Tony RobinsonThe description below is now outdated, but if you like it read where I'm at now at https://tonyrobinson.com/dippy
Q: What do you mean by Acoustic Tubes? A: 40kHz ultrasonic transducers at each end of a 50cm to 1m plastic tube (air filled). The transmitter blasts out about 8 pulses at 40kHz and some time later they get picked up at the receiver. It's a mercury delay line without mercury. If you just pick the signal up at the reciever and send it back in, then the same signal should circulate forever, but if you pass it through an ALU then it stores the new values.
Q: What you mean by DIP switch ROM? A: Imagine an 8:256 address decoder, then any 8 bit address could result in a +ve signal to the top of an 8 way dip switch (and a LED lighting to tell you which DIP switch was used). The state of the 8 switches would dictate what signal ended up on the data bus.
Q: What do you mean by registers/RAM? To be honest I haven't worked out the correct term here. The CPU will have a program counter, but the registers/RAM will only be accessed by a data and return stack. The data stack starts at the bottom and grows upwards, the return stack starts at the top and grows downwards. There's no way to access any particular location directly, so RAM seems like the wrong term. But it's a stack, so registers seem like the wrong term as well.
Q: So what real registers exist? There will be a Program Counter (PC) and the Instruction that is being executed, both the full 8 bits. In addition there is a Data stack Pointer (DP) and a Return stack Pointer (RP). I'm undecided if DP and RP are 4 bit binary or 16 bit unary, the latter avoids having a dedicated INC/DEC for each and the 4:16 decoders, so 16 bit unary is probably the way to go.
Q: Will there be LEDs A: Oh yes, lots!
Q: Why, it can't run slow enough to see it working? A: Because it has to complete a clock cycle in the time it takes sound to get from one end to another. Ah, but maybe I can get a fast camera and show the result slowed down. Or use hardware to insert NOPs....
Q: So what do you think the instruction set will look like? A: something like this:
NOP No operation
PUSH DATA This pushes the byte following the PUSH instruction onto the data stack (and so increments the data pointer).
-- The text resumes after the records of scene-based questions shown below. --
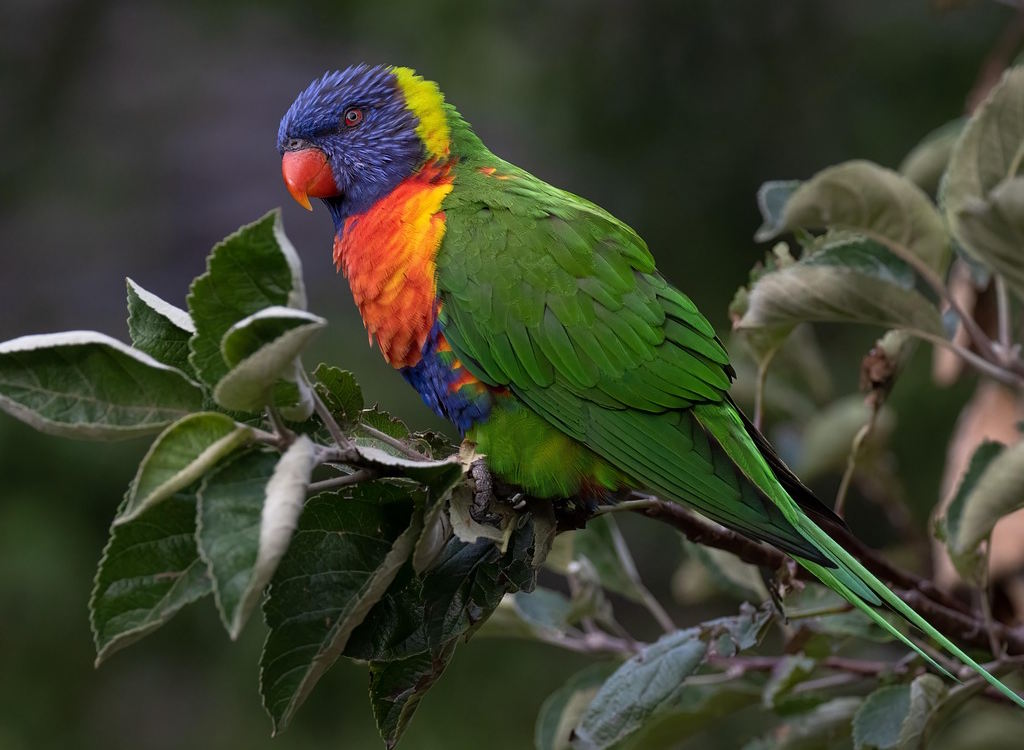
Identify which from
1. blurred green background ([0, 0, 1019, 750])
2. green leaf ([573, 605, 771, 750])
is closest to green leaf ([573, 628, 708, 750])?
green leaf ([573, 605, 771, 750])

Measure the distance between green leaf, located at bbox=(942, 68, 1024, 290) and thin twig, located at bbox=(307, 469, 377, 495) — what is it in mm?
1047

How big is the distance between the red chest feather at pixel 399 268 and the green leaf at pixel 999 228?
0.86m

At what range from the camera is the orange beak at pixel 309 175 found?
234cm

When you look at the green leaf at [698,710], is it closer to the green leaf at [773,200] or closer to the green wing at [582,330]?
the green wing at [582,330]

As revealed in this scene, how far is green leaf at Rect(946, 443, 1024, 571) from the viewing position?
61.1 inches

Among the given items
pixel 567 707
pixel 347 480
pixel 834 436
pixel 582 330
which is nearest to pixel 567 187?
pixel 834 436

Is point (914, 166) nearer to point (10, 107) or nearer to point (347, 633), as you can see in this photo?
point (347, 633)

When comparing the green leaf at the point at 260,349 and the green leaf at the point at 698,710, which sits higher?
the green leaf at the point at 260,349

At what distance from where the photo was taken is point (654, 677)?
1.65 meters

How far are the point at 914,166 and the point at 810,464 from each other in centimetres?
69

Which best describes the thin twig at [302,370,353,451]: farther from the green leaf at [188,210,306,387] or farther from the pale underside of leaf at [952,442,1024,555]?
the pale underside of leaf at [952,442,1024,555]

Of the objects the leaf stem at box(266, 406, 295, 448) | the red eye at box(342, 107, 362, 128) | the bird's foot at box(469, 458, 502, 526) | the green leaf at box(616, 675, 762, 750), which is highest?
the red eye at box(342, 107, 362, 128)

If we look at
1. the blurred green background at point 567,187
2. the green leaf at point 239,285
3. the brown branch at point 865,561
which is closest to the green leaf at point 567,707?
the brown branch at point 865,561

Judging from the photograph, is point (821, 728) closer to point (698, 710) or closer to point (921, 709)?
point (698, 710)
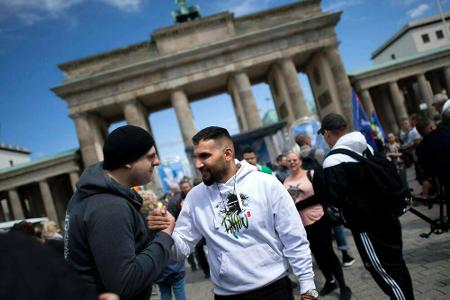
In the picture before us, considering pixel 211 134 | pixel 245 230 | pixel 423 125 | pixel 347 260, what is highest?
pixel 211 134

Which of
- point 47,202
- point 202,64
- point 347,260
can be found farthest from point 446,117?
point 47,202

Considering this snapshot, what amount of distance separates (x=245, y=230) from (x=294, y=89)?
28.1 meters

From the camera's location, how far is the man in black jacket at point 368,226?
9.98 ft

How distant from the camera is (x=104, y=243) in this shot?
159cm

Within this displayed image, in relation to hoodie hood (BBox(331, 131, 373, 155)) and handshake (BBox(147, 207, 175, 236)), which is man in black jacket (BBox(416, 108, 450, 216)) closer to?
hoodie hood (BBox(331, 131, 373, 155))

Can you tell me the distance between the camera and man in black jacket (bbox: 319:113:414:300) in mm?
3043

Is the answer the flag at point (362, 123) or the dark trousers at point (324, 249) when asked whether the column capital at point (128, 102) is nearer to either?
the flag at point (362, 123)

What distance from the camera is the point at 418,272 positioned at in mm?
4453

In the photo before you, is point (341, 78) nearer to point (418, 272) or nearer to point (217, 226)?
point (418, 272)

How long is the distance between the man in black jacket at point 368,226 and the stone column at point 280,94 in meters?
27.5

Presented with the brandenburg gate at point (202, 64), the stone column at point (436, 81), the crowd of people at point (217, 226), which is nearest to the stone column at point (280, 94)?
the brandenburg gate at point (202, 64)

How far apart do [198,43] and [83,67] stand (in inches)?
409

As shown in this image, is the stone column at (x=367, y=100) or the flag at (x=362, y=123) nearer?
the flag at (x=362, y=123)

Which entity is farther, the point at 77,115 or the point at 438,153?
the point at 77,115
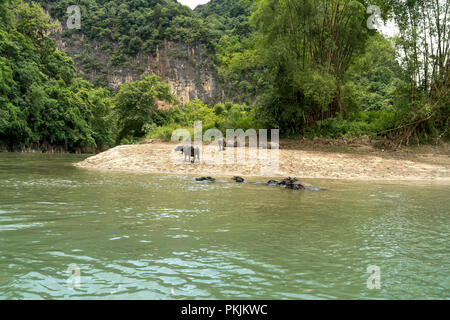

This is the only two byte instruction.
IN takes a byte from a preloaded LED array and pushes it to the top of data stack.
OUT This pulls the top of the data stack and writes it to the LED display as a shift register.
JSR ADDR jump to subroutine at the address following the JSR code. This pushes the PC+1 onto the return stack. Note that all other instructions have the bottom bit set and if the bottom bit is clear then it's a JSR ADDR (and ADDR is even).
RET pop the return stack
D2R/R2D pop data stack and push on return stack (and vice versa). Forth uses >r, r> and r@.
DROP decrement the data stack pointer so discarding the top element
SWAP swap the top two elements on the data stack
NOT/INC/DEC - ALU instructions on the top element of the data stack
AND/OR/XOR/ADD/SUB/ADDc/SUBc - ALU instructions that read the top two elements and write one back to the data stack.
I'm undecided as to whether there should be a carry flag (that's ADDc, SUBc), as there isn't the space to have big numbers.
I like non-destructive operations, so may have nAND that leaves the two operands on the data stack and pushes the result.
Operations set two Boolean flags, one is ZERO, which is only set if all the bits were zero, the other is SIGN, which holds the top bit of the result.
The basic instruction set is 5 bits. There are two bits for conditional operation, that is * always execute, * execute if SIGN=1, * execute if ZERO = 1 and one more. The last bit is for the JSR instruction.
This implements a Subroutine Threading Forth without the overheard of either the code for ENTER and NEXT that Indirect threading needs, nor the doubling of the space that repeated calls to JSR ADDR normally needs.
SUCCESS: Every project should have a clearly defined success criteria. For this one I want a A0 or A1 presentation that can hang up on a computer museum wall and that people find interesting. So it has to be doing something and preferably has to be interactive. I'm going to say that success if it can run both a clock and a simple calculator. If no command is entered into the calculator the clock shows hours, minutes and seconds, if there is a command then the output from the command is shown. Commands are to set the time, set an alarm time, set the alarm as a timer, and then simple calculator commands (add, sub, mul, div). So people can walk up to it and see it doing something, program a command and every minute the command will be run and the result displayed.